The second mechanism is fast-path electorates. “Failure modes can create latency when electing a new leader before resuming,” the DataStax VP writes. “Fast-path electorates use pre-existing features in Cassandra with some novel implementations to maintain a leaderless fast path to quorum under the same level of failure tolerated by Cassandra.”

A recent white paper on Accord describes the protocol in greater detail. The white paper, which was written by three Apple researchers, including Benedict Elliot Smith, Blake Eggleston, and Scott Andreas, and one University of Michigan researcher, Tony Zhang, is available here.
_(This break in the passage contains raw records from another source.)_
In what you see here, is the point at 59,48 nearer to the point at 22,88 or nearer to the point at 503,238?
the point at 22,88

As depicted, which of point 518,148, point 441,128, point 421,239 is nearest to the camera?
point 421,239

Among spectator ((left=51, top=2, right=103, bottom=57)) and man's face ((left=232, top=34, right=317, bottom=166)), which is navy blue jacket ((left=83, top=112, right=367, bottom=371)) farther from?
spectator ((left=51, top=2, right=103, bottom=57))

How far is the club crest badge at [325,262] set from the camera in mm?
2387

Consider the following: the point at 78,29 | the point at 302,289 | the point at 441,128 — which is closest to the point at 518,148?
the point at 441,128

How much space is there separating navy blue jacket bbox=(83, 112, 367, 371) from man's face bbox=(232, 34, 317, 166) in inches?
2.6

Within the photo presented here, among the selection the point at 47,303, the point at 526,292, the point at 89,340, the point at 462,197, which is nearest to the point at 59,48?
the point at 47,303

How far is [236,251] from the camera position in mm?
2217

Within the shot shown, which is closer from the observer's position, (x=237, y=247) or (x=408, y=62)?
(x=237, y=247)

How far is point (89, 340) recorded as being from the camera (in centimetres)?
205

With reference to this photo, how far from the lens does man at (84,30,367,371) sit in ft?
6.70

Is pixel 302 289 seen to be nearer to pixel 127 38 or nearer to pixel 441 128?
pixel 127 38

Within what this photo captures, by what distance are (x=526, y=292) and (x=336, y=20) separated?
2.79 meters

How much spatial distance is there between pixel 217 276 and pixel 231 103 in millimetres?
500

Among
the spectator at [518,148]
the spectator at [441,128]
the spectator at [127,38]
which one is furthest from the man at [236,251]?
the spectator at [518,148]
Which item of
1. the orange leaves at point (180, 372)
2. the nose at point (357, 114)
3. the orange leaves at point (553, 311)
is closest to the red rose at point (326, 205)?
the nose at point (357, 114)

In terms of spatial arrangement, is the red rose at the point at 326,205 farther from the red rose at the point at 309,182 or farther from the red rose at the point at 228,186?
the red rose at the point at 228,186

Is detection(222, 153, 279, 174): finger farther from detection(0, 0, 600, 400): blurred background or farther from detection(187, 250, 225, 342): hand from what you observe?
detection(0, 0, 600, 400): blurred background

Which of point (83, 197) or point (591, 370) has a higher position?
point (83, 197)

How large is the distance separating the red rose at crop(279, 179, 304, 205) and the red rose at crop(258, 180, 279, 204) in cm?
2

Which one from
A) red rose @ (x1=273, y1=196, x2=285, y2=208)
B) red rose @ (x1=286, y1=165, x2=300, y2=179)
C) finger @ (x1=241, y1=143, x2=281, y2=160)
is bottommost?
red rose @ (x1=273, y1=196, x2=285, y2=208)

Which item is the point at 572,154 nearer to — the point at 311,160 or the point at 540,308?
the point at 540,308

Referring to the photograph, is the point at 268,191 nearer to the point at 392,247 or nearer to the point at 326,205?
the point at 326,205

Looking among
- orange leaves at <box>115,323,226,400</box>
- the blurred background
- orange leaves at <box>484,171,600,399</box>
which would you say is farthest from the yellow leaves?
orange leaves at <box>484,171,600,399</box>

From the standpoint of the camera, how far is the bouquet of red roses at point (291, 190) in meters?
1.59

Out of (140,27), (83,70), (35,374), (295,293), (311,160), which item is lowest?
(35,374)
“Compared to prior systems that achieve strict serializable multi-shard transactions, Accord achieves optimal performance by utilizing real time timestamps and a message reorder buffer,” the researchers write. “Unlike Tempo [another recently proposed consensus protocol], Accord does not rely on additional periodic broadcast mechanisms for timestamp stability, and commutative commands do not interfere.

“Importantly, Accord addresses the poor fast-path stability of existing systems by introducing a configurable fast-path electorate. This provides optimal failure tolerance and consistent performance under any number of tolerated failures. Accord is the first leaderless protocol that is sufficiently stable for practical use in a large scale industrial database system. Finally, to the best of our knowledge, no commercial or open-source database systems offer strict serializable transactions across regions in a single wide area round-trip.”

The work to integrate Accord into Cassandra is still ongoing, according to McFadin. But Cassandra users can expect that work to be done by the next major release of Cassandra, which will be the first to support full transactions, he says.